Amor sem escalas foi a surpresa deste ano na indicação ao Oscar, concorrendo a nove delas. Hollywood tem a estranha mania de fazer isso: pegar filmes pseudocults ou de diretores mais pedantes ainda e eleger como a “zebrinha querida” do ano.  Jason Reitmann, também diretor de Juno (um bom filme, mas que deixa aquela sensação de que algo está faltando, sabe?) nos conta a história de um alto executivo que é pago para viajar o país demitindo pessoas. Em sua história, encontros, desencontros e muitas reflexões (algumas até batidas) da vida pós-moderna.

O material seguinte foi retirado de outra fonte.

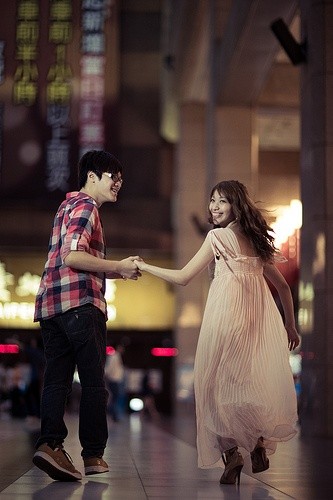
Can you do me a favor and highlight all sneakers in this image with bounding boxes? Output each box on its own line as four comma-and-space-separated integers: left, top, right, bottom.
33, 441, 82, 479
84, 456, 109, 475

Confesso que assisti ao filme sem maiores pretensões. O resultado: olhos vidrados na tela. Amor sem Escalas pode ser acusado de clichê, mas jamais de entediante. A forma como a história é conduzida é muito boa. Mas o grande trunfo são os personagens: verossímeis e verdadeiros. Você pode estar se perguntando o que um “demissor” tem de verossímil no mundo de hoje. Olha, eu não faço a menor ideia. Mas em um mundo de recente crise mundial capitaneada pelo gigante EUA, o filme procede: a angústia classe média de perder o seu emprego, e a angústia do personagem que faz de muitas perdas o seu modo de ganhar a vida. O personagem de Cloney, Ryan, é um cínico.  Ele sabe que não existe muito o que fazer em um momento como esse de demissão  (onde ele demite funcionários com mais de uma década de empresa). Em seu argumento cínico, ele diz que faz isso com dignidade, tentando mostrar a perspectiva de futuro que um golpe deste tipo pode causar. Até que é recrutado a treinar uma assistente, que questiona muitas de suas certezas.

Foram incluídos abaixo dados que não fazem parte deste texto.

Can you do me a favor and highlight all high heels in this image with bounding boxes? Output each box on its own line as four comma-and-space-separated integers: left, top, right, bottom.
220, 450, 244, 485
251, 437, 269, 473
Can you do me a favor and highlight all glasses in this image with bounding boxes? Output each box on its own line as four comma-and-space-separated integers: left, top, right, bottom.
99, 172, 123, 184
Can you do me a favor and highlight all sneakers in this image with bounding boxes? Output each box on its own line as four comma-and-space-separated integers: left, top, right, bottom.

A personagem da assistente, Natalie (Ana Kendrick) é a mais bem construída no filme. Começa completamente estereotipada e vai crescendo na trama, questionando desde as técnicas de trabalho de Ryan até o seu romance com uma executiva viajante. O filme não é a desconstrução de Ryan: é a derrocada do sonho da imatura assistente. Cloney, com seu charme onde um olhar vale por mil palavras, vai passando por várias situações onde a maior mensagem talvez seja essa: o mundo é cínico. E assim como ele, os sonhos de paixão e os idealismos profissionais. Mas, mesmo assim, continuamos sempre a pegar o próximo avião.